Document —
..............................

ECLI:NL:RBROT:2025:1209

Rechtbank Rotterdam

Datum uitspraak
30 januari 2025
Publicatiedatum
29 januari 2025
Zaaknummer
11426790 VV EXPL 24-593
Instantie
Rechtbank Rotterdam
Type
Uitspraak
Procedures
  • Kort geding
Rechters
Vindplaatsen
  • Rechtspraak.nl
AI samenvatting door LexboostAutomatisch gegenereerd

Ontruiming van woning wegens ernstige overlast en huurachterstand

In deze zaak heeft de Rechtbank Rotterdam op 30 januari 2025 uitspraak gedaan in een kort geding tussen Stichting Woonbron en een gedaagde huurder. Woonbron vorderde ontruiming van de woning van de gedaagde, omdat deze structureel ernstige overlast veroorzaakte aan omwonenden en bovendien een huurachterstand had van € 3.418,20. De gedaagde was sinds juli 2024 in gebreke met het betalen van de huur en veroorzaakte overlast door geluidsoverlast, agressief gedrag, en andere verstoringen. De kantonrechter oordeelde dat Woonbron een spoedeisend belang had bij de ontruiming, gezien de ernst van de overlast en de detentie van de gedaagde, die het voor onbepaalde tijd onmogelijk maakte om de woning te bewonen. De rechter wees de vorderingen van Woonbron toe, waardoor de gedaagde verplicht werd de woning te ontruimen en de huurachterstand te betalen. Daarnaast werd de gedaagde veroordeeld tot het betalen van de proceskosten en werd het vonnis uitvoerbaar bij voorraad verklaard.

Uitspraak

RECHTBANK ROTTERDAM

locatie Rotterdam
zaaknummer: 11426790 VV EXPL 24-593
datum uitspraak: 30 januari 2025
Vonnis in kort geding van de kantonrechter
in de zaak van
Stichting Woonbron,
vestigingsplaats: Rotterdam,
eiseres,
gemachtigde: mr. M.W. Kox,
tegen
[gedaagde],
woonplaats: [woonplaats],
gedaagde,
gemachtigde: mr. Q.F.B.W. Kendall.
De partijen worden hierna ‘Woonbron’ en ‘[gedaagde]’ genoemd.

1.De procedure

1.1.
Het dossier bestaat uit de volgende processtukken:
  • de dagvaarding van 7 januari 2025, met bijlagen;
  • de nadere productie van Woonbron van 13 januari 2025;
  • de producties van [gedaagde] van 15 januari 2025;
  • de spreekaantekeningen van de gemachtigde van [gedaagde].
1.2.
Op 16 januari 2025 is de zaak tijdens een zitting besproken. Daarbij waren aanwezig [naam 1] namens Woonbron met haar gemachtigde samen met [naam 2] en [gedaagde] (telefonisch) met zijn gemachtigde.

2.De beoordeling

Waar gaat de zaak over?
2.1.

..............................

Gegeven opdracht — Ga verder met het vonnis over de ontruiming van de woning, te beginnen bij punt 2.1.

..............................

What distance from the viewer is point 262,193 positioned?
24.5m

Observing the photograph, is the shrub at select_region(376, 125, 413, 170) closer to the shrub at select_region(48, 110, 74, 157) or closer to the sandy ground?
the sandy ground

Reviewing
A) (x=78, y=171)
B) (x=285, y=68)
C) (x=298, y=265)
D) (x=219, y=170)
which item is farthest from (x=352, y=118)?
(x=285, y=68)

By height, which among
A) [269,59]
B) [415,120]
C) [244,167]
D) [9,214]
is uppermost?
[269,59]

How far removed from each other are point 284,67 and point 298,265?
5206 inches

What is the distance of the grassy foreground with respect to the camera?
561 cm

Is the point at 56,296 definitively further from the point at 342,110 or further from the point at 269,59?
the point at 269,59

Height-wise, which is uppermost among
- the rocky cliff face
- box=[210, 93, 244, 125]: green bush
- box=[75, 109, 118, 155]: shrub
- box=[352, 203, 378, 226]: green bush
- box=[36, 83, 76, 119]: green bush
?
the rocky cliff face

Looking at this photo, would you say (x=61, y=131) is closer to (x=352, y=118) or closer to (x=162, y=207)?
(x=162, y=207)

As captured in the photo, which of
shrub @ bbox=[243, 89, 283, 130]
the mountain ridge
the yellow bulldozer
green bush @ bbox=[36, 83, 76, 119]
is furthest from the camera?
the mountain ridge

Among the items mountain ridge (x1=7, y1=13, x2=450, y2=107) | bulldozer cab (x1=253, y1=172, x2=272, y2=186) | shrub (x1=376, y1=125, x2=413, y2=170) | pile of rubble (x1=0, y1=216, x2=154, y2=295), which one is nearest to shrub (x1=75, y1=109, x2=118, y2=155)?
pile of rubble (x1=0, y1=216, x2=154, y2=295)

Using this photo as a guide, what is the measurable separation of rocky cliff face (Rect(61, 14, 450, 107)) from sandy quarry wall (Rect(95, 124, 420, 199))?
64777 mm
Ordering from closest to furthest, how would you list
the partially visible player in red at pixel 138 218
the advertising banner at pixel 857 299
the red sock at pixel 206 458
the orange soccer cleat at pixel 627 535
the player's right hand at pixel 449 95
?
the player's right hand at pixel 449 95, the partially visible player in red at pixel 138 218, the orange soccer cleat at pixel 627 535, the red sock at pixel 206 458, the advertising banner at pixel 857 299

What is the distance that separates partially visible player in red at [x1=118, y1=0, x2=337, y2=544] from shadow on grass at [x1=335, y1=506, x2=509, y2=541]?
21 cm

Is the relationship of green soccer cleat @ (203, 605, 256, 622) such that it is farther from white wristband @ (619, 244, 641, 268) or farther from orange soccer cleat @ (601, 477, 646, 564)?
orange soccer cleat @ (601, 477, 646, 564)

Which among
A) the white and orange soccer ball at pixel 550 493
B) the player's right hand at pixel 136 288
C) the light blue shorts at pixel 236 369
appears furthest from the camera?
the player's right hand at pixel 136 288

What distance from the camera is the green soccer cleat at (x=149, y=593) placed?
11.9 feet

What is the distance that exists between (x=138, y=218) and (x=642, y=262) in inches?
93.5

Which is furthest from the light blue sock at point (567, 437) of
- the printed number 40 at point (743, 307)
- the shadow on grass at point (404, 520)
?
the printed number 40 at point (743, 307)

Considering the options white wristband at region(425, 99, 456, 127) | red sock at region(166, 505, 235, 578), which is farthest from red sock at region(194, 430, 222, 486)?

..............................

Antwoord —
Woonbron verhuurt sinds 12 november 2021 de woning aan [adres] aan [gedaagde]. Volgens Woonbron veroorzaakt [gedaagde] ernstige overlast aan omwonenden. Zij wil daarom niet dat hij in de woning blijft wonen en eist in dit kort geding dat hij de woning verlaat. Woonbron stelt ook dat [gedaagde] sinds juli 2024 de afgesproken huurprijs niet meer betaalt. Tot en met december 2024 bedraagt de huurachterstand € 3.418,20 en Woonbron eist dat [gedaagde] die achterstand aan haar betaalt met bijkomende kosten. [gedaagde] is het niet eens met de vordering en heeft verweer gevoerd. Daarop zal – voor zover van belang – hierna worden ingegaan.
[gedaagde] moet de woning verlaten
2.2.
De vorderingen van Woonbron worden toegewezen. Dit betekent dat [gedaagde] de woning moet verlaten en de huurachterstand met bijkomende kosten moet betalen. Hierna wordt uitgelegd waarom.
Het beoordelingskader
2.3.
Een eis in kort geding kan worden toegewezen als de partij die de voorziening vraagt hierbij zoveel spoed heeft dat die partij de uitkomst van een gewone procedure niet hoeft af te wachten. Bij die beoordeling is van belang hoe aannemelijk het is dat de eis in een gewone procedure wordt toegewezen. Verder moet worden meegewogen het belang dat Woonbron heeft bij toewijzing van de eis en de gevolgen hiervan voor [gedaagde] als deze uitspraak later wordt teruggedraaid.
2.4.
Woonbron heeft gesteld dat [gedaagde] ernstige overlast veroorzaakt aan omwonenden en dat hij een huurachterstand heeft. Daarmee is voldoende gebleken dat Woonbron een spoedeisend belang heeft bij de door haar ingestelde vorderingen, zodat zij zoverre daarin ontvankelijk is.
Overlast
2.5.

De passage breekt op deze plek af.